* Begin Recorded data *

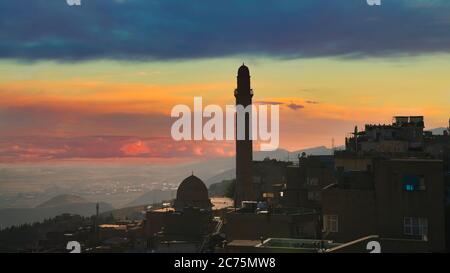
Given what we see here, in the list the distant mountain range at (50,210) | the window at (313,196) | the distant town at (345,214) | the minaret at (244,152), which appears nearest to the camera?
the distant town at (345,214)

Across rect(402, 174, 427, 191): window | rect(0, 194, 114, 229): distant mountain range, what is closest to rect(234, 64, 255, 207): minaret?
rect(402, 174, 427, 191): window

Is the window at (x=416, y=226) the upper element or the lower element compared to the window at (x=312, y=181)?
lower

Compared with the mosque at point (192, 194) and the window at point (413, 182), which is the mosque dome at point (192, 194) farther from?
the window at point (413, 182)

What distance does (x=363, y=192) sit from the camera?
893 inches

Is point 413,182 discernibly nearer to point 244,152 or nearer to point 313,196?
point 313,196

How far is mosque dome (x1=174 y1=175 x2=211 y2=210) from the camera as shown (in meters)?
57.5

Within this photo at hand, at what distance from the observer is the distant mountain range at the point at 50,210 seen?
129188mm

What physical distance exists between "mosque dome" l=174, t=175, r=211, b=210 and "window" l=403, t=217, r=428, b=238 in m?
37.0

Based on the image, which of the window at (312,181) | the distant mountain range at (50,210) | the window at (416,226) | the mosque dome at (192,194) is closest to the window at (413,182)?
the window at (416,226)

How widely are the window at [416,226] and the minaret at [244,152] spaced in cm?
3744

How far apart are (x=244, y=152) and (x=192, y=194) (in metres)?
6.36

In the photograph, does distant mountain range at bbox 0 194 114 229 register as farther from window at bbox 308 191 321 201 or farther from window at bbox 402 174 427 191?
window at bbox 402 174 427 191
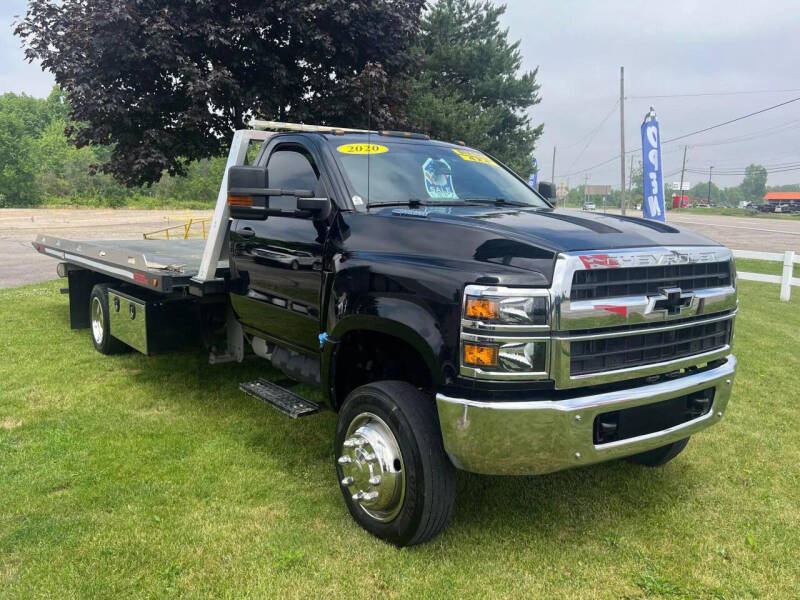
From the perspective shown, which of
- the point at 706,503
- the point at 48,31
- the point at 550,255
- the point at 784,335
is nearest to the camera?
the point at 550,255

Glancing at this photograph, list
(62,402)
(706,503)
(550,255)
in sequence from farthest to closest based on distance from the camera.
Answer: (62,402), (706,503), (550,255)

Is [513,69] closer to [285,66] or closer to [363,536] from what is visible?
[285,66]

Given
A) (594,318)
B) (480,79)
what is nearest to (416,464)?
(594,318)

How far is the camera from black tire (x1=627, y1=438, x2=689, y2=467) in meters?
4.03

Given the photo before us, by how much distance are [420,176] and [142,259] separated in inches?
105

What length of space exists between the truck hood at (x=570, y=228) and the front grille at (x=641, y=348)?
1.39 feet

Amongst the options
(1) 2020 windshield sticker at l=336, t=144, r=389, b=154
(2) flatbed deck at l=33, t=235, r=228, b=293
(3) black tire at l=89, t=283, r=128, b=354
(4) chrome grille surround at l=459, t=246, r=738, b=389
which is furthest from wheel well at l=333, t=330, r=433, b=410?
(3) black tire at l=89, t=283, r=128, b=354

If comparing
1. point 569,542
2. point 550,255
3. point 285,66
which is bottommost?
point 569,542

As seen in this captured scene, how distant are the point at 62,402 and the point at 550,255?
4.47m

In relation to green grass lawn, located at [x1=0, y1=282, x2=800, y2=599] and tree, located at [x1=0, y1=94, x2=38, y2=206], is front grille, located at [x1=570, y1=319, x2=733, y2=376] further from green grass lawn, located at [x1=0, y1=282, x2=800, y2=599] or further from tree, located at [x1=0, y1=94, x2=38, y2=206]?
tree, located at [x1=0, y1=94, x2=38, y2=206]

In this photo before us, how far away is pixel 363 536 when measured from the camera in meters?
3.30

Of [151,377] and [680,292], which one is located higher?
[680,292]

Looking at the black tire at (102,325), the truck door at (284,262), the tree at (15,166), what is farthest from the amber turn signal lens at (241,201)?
the tree at (15,166)

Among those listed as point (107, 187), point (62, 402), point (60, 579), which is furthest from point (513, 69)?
point (107, 187)
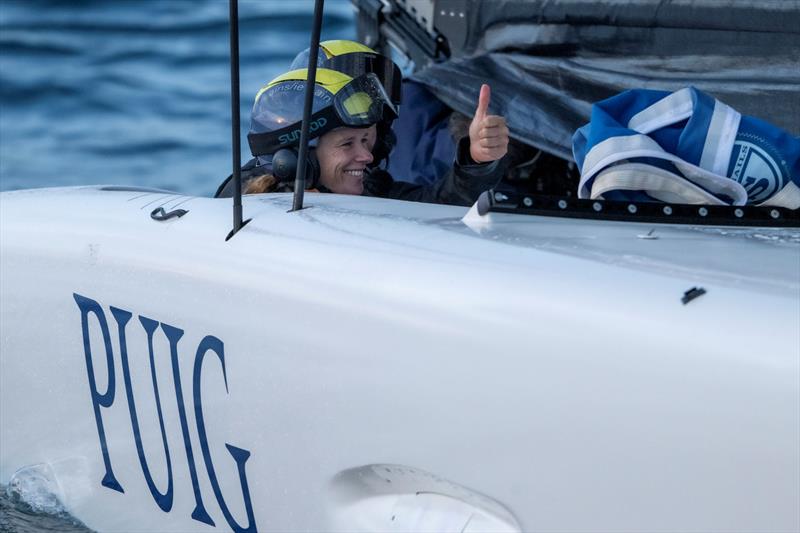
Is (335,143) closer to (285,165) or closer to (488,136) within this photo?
(285,165)

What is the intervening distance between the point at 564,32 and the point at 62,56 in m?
6.53

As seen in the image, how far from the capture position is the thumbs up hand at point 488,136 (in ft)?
8.71

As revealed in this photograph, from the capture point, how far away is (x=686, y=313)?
5.50 feet

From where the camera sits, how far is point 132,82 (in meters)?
8.95

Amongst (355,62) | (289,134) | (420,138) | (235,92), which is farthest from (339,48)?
(235,92)

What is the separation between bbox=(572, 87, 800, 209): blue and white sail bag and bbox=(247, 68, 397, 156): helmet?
76 cm

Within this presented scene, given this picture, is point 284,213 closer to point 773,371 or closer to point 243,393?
point 243,393

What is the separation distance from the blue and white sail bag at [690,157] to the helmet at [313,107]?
757mm

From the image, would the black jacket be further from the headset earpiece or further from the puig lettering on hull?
the puig lettering on hull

* End Recorded data *

* What this task involves *
In the listing, rename "black jacket" to "dark jacket" from the line that contains "What is the separation distance" through the end of the listing. Give those lines again with everything else unchanged.

* Full solution *
What is the separation distance from the blue and white sail bag at [690,157] to the helmet at [313,107]?
757mm

From the image, would the dark jacket be further from the headset earpiece or further from the puig lettering on hull?
the puig lettering on hull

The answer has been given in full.